Activity A: In the passage below about the Fluckigers, condense the paragraph beginning "Creating an environment of welcoming friendship" into two or three sentences that keep its main facts.
Activity B: According to the passage below about the Fluckigers, which state did Ezdan and Lisa travel from for Ezdan's job interview?

------ Selected passage

Creating an environment of welcoming friendship has been an important goal for the Fluckigers. Even before their family moved to Torrington, word had spread that they are Latter-day Saints. In fact, when Ezdan and Lisa came from Pennsylvania so Ezdan could interview for a job after he finished medical school, the woman making breakfast at their hotel greeted them by saying, “So, I hear you’re Mormons.”
Both returned missionaries, Ezdan and Lisa take a thoughtful, personalized approach to sharing the gospel, rather than seeking formal conversion for those that visit or work in their shop.
“I think missionary work is about how people live their lives. We’ve had lots of experiences where we’ve eased the burden of mortal living for those who work for us and the people to whom we minister in our ward,” says Ezdan. “My philosophy is to have people come to the bakery and feel safe working there, but we do talk about what we believe. I feel like the work of the Lord is going forth, but we are doing it our way and His way, which is to reach out and just be part of people’s lives.”

------------
------ Input data

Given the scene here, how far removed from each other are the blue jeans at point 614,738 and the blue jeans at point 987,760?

------------

Problem solution A: The Fluckigers have made welcoming friendship an important goal. Word that they were Latter-day Saints reached Torrington before they moved there. When Ezdan and Lisa came from Pennsylvania for his job interview after medical school, the woman making breakfast at their hotel greeted them with "So, I hear you're Mormons."

Problem solution B: Pennsylvania.